(Records from a dataset)
§ §

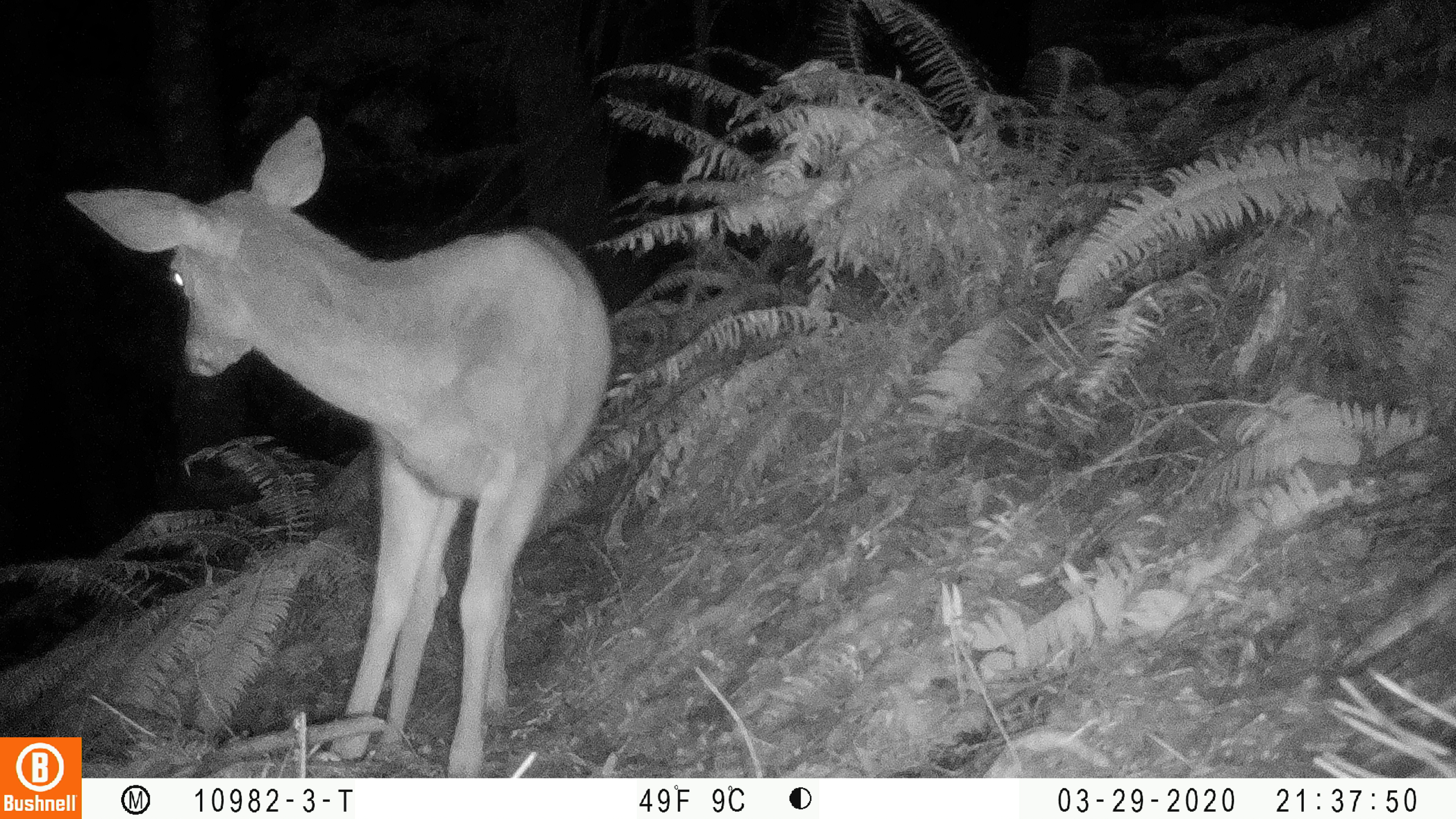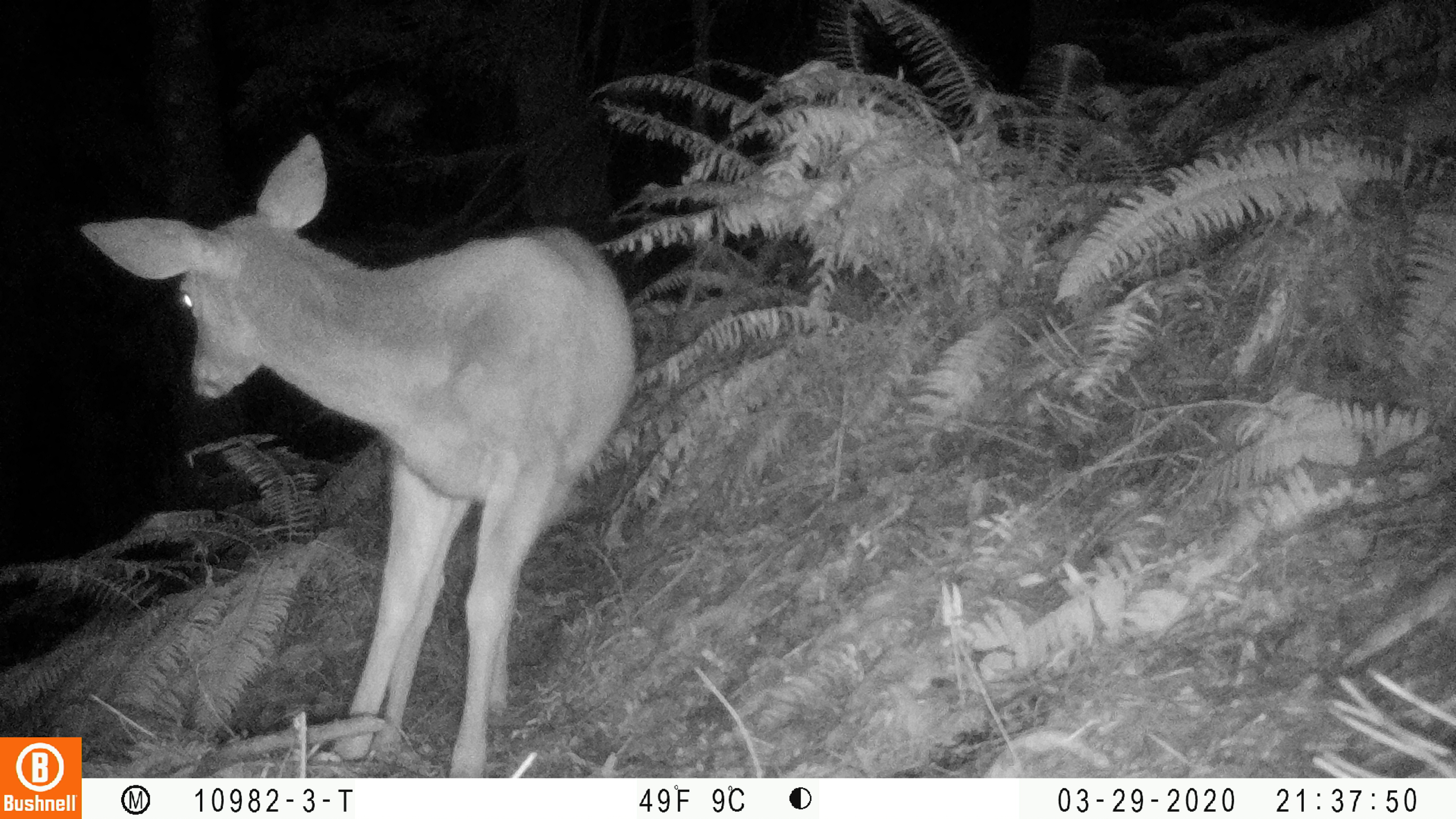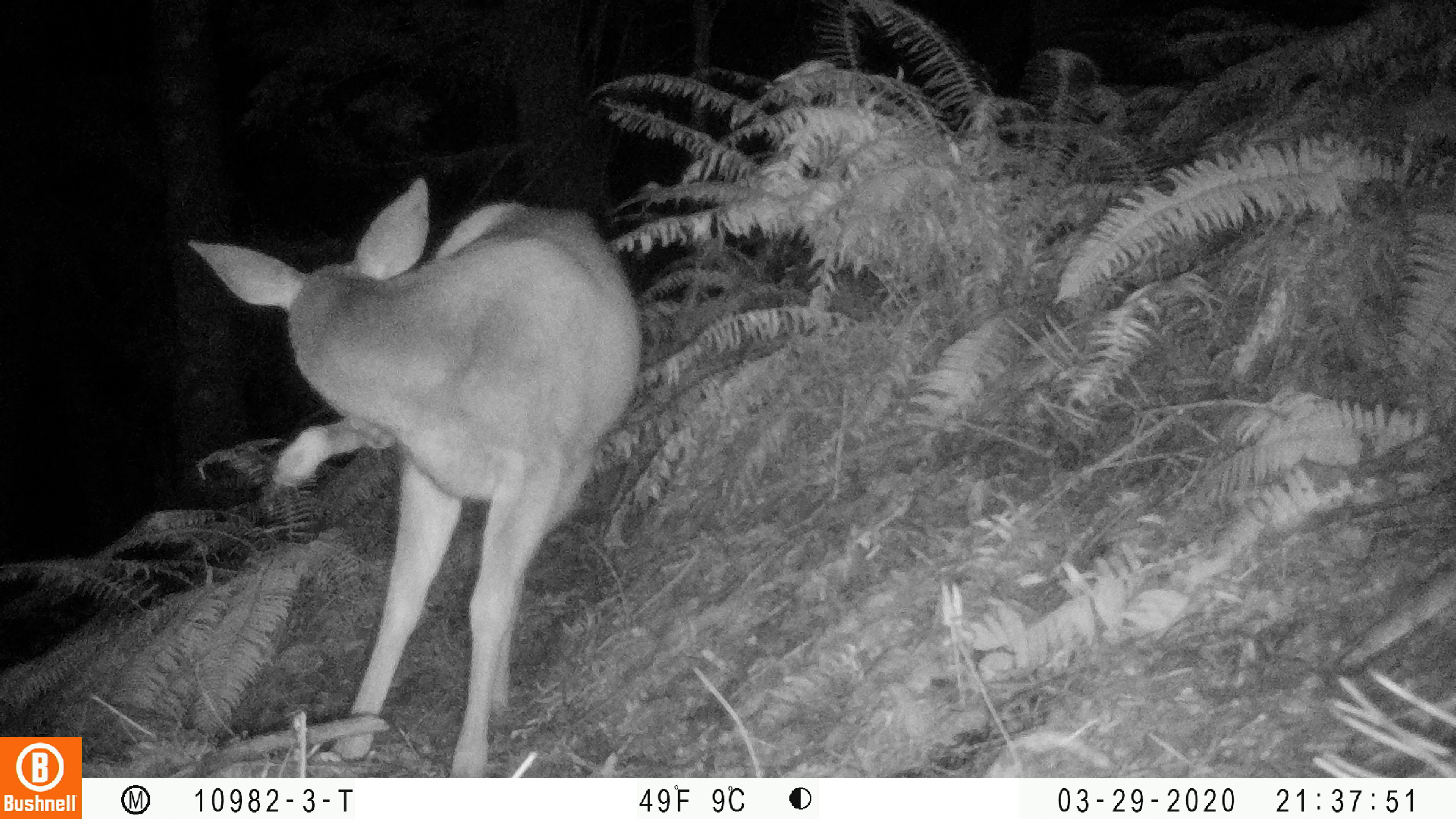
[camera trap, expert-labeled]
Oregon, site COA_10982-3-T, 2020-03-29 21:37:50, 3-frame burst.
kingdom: Animalia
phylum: Chordata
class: Mammalia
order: Artiodactyla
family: Cervidae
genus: Odocoileus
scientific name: Odocoileus hemionus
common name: black-tailed deer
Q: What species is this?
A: Black-tailed deer (Odocoileus hemionus).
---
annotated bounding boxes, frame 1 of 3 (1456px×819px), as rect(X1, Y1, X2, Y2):
black-tailed deer: rect(42, 95, 624, 727)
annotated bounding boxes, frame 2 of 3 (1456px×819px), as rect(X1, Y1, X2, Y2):
black-tailed deer: rect(63, 131, 643, 730)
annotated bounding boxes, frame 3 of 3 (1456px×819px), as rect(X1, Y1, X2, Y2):
black-tailed deer: rect(175, 171, 641, 765)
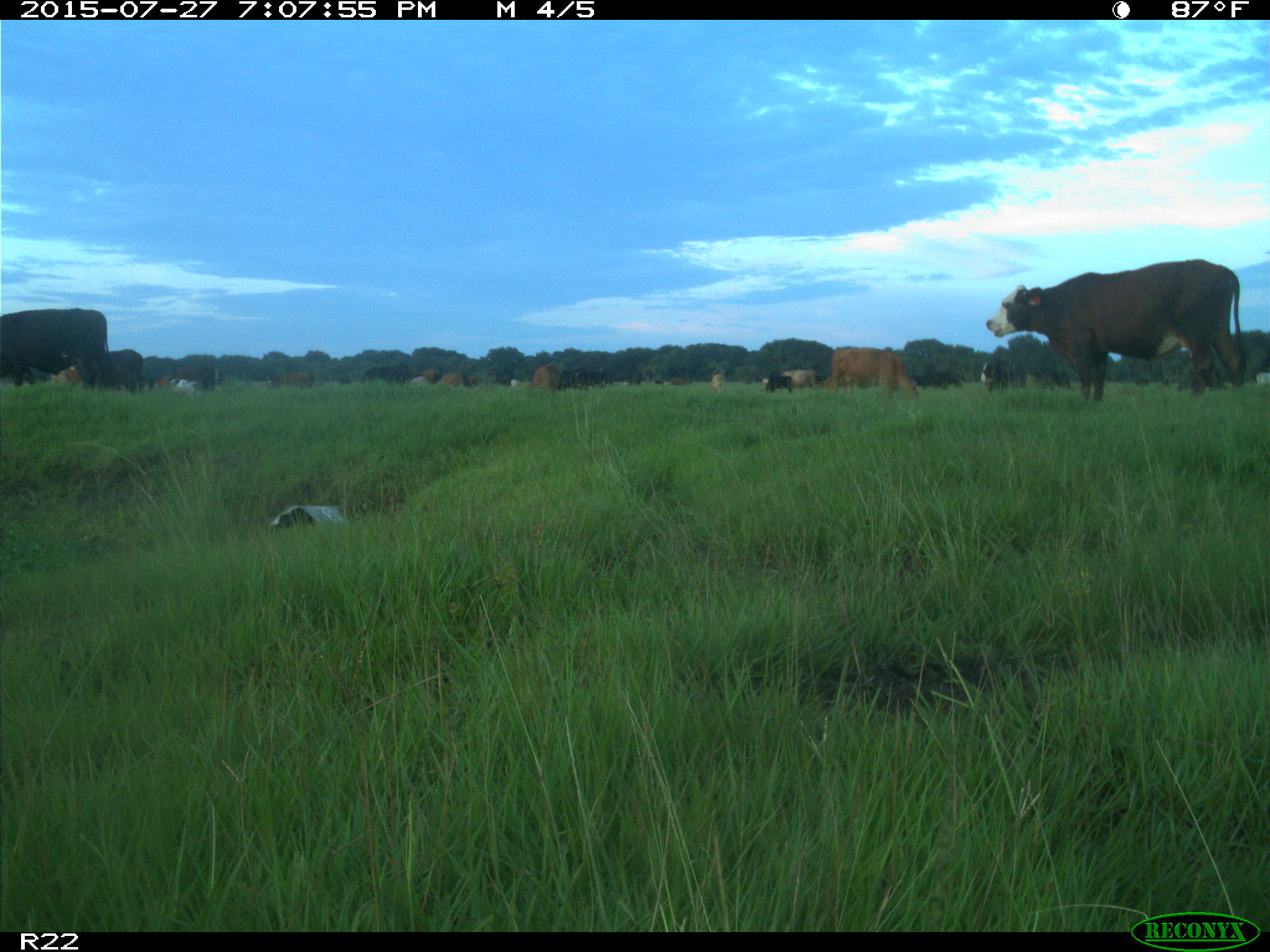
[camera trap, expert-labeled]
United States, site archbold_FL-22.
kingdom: Animalia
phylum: Chordata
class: Mammalia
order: Artiodactyla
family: Bovidae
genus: Bos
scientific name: Bos taurus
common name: domestic cow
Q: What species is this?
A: Bos taurus (domestic cow).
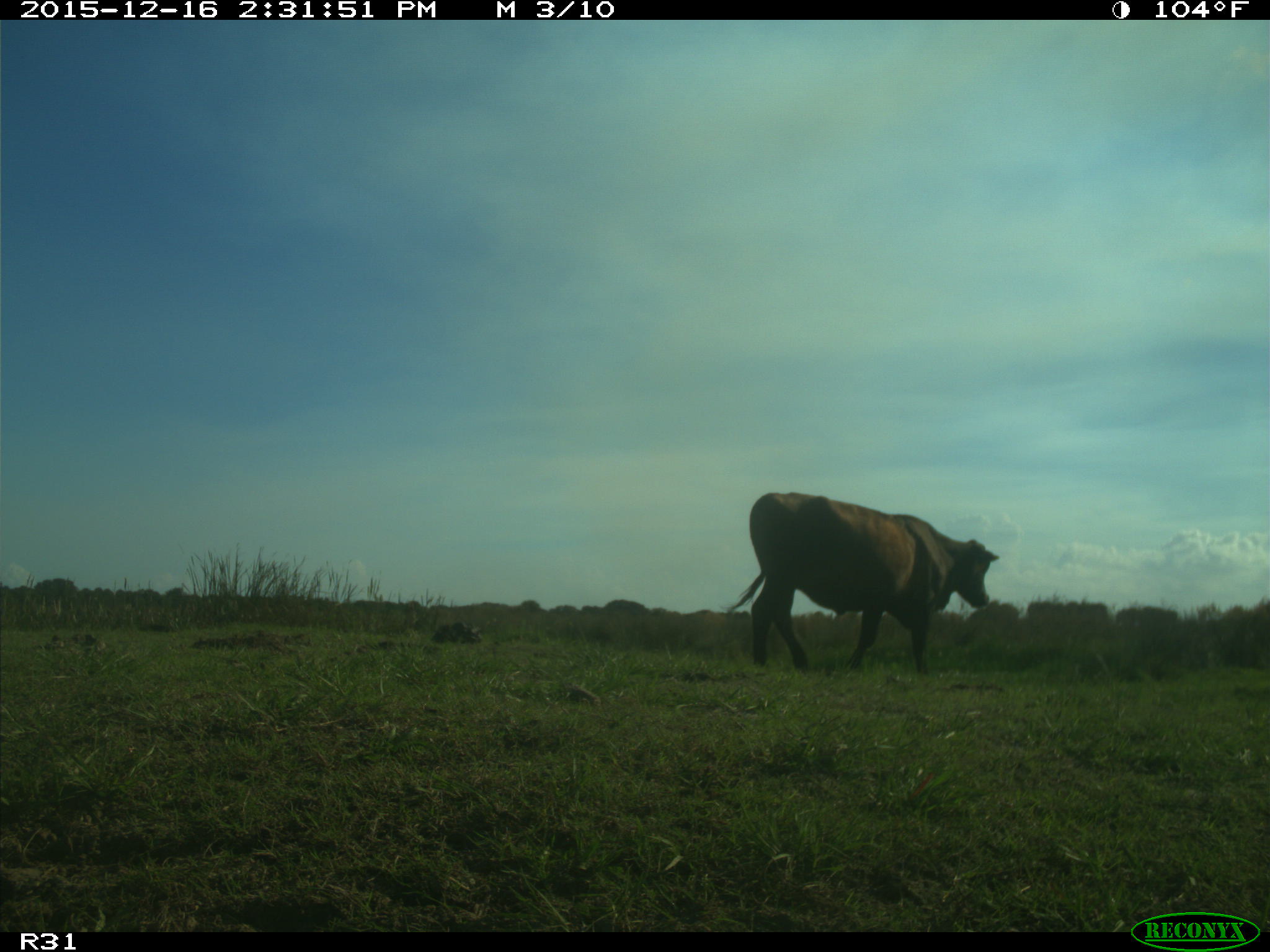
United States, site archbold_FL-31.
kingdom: Animalia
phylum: Chordata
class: Mammalia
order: Artiodactyla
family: Bovidae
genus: Bos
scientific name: Bos taurus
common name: domestic cow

§ §

(Action item) Only the number is needed here: how many lines in the data contain "States"?

(Solution below) 2